Why Africa’s economies continue to grapple with ‘statistical tragedy’

Economic data in Africa has been under sharp focus for its inaccuracies. Without a statistical revolution, economists argue, Africa’s renaissance is being built on shaky ground. Business Beat had an exclusive interview with Canada-based Prof Morten Jerven, an economic historian whose development statistics have been widely published. He has worked in Ghana, Nigeria, Uganda, Kenya, Tanzania, Malawi, Zambia and Botswana. Excerpts:

How is economic data in the African nations you have worked inaccurate?

Gross domestic product (GDP), and other development metrics, rely on timely and accurate reporting on a range of variables, such as food production, food consumption, construction of rural roads, beer brewing, cement consumption, retail mark-ups for clothing, sweet potatoes and spare automobile parts, as well as imports, exports, wages, population, how the government taxes and how it spends, and so forth.
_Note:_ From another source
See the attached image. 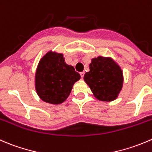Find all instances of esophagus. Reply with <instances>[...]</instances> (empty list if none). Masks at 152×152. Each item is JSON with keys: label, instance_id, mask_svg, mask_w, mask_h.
Here are the masks:
<instances>
[{"label": "esophagus", "instance_id": "obj_1", "mask_svg": "<svg viewBox=\"0 0 152 152\" xmlns=\"http://www.w3.org/2000/svg\"><path fill=\"white\" fill-rule=\"evenodd\" d=\"M80 76H81V78H82V79H83L84 76H85V72H81Z\"/></svg>", "mask_w": 152, "mask_h": 152}]
</instances>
While this data is most of the time readily available through personal and corporate tax records, as well as administrative data in most developed countries, many of these areas are not well accounted for in poorer economies. That means that data is hard and expensive to come by. That data may not be frequently updated, and in many instances, producers are making qualified or weak guesses instead of delivering facts.

How can one tell if economic numbers are being manipulated?

There are three main safeguards for accurate and reliable facts being delivered from national statistical offices. The first is the legal independence of the statistical office. Only a minority of statistical offices in the African region are formally independent from the central government.

The second is funding. Does the statistical office have a sufficient flow of funds that is not dependent on the data it collects and disseminates? Most statistical offices in Africa rely heavily on donor funding, which in turn means that they are often required to collect very specific data that is needed for ad hoc projects, rather than responding directly to data needs from citizens.

Third, and this is preconditioned on the two above, access to needed data sources to independently deliver facts. Most statistical offices are legally dependent on the government, financially dependent on donors and have limited access to data that would allow them to collect, process and disseminate the facts. This leaves statistical offices vulnerable to manipulation and political pressure.

What are some of the ways of manipulating data?

It is not straightforward to detect data manipulation, and not all data is manipulated. But if the data matters a lot, and the incentives are strong, there is ample opportunity to exert pressure or otherwise affect data when there are large unknowns and so much remains uncounted.

When countries have an interest in receiving aid and concessional loans, they can refrain from updating macrostatistics to seem poorer, whereas if there is a need to appear wealthier — to improve leverage ratios, for instance — they can update macroeconomic statistics frequently and also exert pressure and choose ways in which data is aggregated to benefit the users of the data.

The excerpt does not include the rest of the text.